Cissy Houston Condemns ‘Invasive’ Whitney Documentary

Cissy Houston and Whitney Houston (Credit: YouTube)

Whitney Houston’s mother, Cissy Houston, is speaking out about the new documentary, Whitney, calling the film “invasive.”

In the documentary from Oscar-winning director Kevin Macdonald, Whitney Houston’s longtime assistant said the legendary singer told her she was molested as a child by her cousin, Dee Dee Warwick. Whitney’s brother Gary said he was also sexually abused by Warwick.

In a joint statement published Wednesday by People magazine, Cissy and her niece, Dionne Warwick, said they are in “shock” over the allegations.

“We do not intend to defend, condone or excuse the crime of molestation,” the statement said. “We cannot, however, overstate the shock and horror we feel and the difficulty we have believing that my niece Dee Dee Warwick (Dionne’s sister) molested two of my three children.”

They go on to call the allegations “unfathomable.”

Read More‘Whitney’ Reviews: Critics Sing the Documentary’s Praises

Cissy and Dionne added that they have many problems with the film, but they don’t want to “minimize” the lifelong damage that abuse can cause.

“We make no attempt to minimize the pain, the trauma and perhaps lifelong damage to the psyche of abuse victims,” they stated.

Dee Dee Warwick died in 2008, and Whitney Houston passed away in 2012.

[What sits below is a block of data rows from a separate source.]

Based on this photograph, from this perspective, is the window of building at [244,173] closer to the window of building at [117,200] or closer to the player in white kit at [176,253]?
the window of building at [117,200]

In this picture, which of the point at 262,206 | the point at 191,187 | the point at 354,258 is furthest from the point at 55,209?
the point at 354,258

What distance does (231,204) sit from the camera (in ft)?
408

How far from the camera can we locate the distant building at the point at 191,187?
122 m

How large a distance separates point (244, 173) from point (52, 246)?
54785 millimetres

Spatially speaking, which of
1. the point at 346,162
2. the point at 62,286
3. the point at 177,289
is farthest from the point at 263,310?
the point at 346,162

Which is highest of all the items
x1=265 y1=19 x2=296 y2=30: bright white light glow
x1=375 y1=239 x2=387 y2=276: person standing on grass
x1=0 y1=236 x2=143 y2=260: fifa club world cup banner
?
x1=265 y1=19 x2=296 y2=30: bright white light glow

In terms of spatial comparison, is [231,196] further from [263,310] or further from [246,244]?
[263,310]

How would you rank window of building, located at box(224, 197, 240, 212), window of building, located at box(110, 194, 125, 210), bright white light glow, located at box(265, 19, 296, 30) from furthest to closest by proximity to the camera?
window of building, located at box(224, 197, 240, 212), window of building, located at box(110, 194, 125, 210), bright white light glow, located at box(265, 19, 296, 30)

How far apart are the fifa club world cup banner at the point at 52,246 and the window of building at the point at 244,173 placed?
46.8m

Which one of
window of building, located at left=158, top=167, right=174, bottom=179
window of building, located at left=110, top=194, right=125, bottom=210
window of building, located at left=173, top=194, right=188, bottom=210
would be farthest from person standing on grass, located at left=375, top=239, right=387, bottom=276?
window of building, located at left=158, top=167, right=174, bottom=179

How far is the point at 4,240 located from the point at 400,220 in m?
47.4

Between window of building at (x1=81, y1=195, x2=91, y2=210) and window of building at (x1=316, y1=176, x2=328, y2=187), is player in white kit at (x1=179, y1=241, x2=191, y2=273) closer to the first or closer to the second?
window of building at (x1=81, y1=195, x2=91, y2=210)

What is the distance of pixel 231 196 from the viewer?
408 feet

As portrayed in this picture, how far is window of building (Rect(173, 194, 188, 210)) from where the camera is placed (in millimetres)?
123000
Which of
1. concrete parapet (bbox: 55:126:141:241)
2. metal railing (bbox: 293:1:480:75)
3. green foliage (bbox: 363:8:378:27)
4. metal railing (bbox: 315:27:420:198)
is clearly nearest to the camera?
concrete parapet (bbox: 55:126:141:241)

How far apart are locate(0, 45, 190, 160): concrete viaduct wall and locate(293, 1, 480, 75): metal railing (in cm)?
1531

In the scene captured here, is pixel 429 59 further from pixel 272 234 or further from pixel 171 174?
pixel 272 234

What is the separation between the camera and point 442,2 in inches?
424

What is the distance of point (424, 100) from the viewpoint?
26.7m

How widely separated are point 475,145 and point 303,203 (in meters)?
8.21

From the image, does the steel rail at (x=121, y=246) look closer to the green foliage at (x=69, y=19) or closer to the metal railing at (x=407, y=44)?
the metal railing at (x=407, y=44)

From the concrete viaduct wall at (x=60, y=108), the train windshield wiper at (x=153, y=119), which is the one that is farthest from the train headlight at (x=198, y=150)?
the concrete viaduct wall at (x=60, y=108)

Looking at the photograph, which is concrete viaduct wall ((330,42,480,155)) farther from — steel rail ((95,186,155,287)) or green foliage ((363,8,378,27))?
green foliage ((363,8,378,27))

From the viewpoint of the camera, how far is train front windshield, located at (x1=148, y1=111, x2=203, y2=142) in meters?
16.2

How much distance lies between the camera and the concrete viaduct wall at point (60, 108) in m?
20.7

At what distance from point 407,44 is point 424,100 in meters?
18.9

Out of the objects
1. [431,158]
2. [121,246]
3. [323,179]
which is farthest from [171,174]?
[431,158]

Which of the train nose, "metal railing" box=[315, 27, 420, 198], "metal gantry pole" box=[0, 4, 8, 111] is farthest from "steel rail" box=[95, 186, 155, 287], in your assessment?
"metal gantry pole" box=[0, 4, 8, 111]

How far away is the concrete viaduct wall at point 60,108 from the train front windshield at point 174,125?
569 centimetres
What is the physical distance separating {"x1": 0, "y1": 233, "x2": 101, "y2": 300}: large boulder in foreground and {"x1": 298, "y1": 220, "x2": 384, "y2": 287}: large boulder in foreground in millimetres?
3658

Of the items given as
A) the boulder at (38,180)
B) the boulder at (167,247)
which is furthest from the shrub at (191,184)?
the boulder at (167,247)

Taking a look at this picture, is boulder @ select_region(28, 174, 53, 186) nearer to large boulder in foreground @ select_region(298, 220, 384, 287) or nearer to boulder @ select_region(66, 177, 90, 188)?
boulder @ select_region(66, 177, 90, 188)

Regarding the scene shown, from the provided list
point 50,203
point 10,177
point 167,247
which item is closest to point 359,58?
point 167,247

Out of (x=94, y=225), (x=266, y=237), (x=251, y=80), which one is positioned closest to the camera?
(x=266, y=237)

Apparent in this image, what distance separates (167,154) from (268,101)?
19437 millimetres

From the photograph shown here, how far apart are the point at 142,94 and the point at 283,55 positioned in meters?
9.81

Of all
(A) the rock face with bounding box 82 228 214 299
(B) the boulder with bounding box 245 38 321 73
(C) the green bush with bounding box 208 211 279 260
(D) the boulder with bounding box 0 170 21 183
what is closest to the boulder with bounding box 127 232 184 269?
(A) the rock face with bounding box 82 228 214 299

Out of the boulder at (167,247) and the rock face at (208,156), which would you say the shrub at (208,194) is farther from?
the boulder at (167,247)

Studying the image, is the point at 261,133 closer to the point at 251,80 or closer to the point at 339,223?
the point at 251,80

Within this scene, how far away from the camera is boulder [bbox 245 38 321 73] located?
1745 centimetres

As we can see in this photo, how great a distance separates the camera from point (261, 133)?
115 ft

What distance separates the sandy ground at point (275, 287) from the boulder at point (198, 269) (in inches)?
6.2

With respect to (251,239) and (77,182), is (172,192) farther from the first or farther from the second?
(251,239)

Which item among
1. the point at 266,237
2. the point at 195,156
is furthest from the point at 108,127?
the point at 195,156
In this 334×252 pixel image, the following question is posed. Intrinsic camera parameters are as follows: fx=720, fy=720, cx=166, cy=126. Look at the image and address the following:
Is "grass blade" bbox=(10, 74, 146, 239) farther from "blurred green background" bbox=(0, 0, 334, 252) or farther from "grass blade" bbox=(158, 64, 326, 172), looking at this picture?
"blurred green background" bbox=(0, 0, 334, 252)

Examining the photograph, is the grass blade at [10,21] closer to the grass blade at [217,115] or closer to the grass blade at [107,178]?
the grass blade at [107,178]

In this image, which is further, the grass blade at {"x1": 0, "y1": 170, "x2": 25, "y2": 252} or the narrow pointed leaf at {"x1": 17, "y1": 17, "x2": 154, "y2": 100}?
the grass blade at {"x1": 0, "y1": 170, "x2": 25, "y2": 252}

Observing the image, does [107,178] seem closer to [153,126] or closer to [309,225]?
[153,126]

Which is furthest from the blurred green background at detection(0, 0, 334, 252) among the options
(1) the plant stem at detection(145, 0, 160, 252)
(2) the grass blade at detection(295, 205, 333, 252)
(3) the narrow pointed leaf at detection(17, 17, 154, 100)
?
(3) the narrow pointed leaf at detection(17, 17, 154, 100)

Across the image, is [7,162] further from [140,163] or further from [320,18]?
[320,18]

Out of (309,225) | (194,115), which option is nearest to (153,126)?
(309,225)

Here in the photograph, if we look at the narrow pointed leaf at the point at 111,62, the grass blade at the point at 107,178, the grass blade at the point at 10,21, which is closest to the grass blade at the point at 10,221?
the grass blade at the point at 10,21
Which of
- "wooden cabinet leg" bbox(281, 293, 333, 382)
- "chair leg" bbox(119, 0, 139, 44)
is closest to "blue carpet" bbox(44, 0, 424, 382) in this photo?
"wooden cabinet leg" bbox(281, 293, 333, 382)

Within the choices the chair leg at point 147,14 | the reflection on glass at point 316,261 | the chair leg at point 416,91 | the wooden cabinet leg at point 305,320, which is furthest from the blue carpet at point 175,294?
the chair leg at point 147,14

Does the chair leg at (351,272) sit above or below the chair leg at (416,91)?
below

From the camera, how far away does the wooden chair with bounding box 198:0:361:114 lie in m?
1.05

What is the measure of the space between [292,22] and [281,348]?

Even though the movie was described as being approved by the family, Cissy said she didn’t learn about the abuse claims until two days before the film premiered in May.

“Although the film is marketed as a Houston Family approved/endorsed project, neither my son, Michael, Dionne nor I knew of the allegations of abuse, the direction the film would take, until two days before the screening at Cannes,” the statement said.

Read MoreOfficial Trailer for Whitney Houston Movie Shades Bobby Brown and Paula Abdul

They added that Whitney never would have wanted the molestation claim or the allegation about her father stealing from her to be made public.

“I’ve been told—as justification for the invasive theme of this film—that Whitney was a public person and therefore the public has a right to know any and everything about her. I say, NO, she was a famous person … a singer, an actress, a quiet but generous philanthropist,” Cissy stated.

The statement added, “IF she was molested I do not believe she would have wanted it to be revealed for the first time to thousands, maybe millions of people in a film.”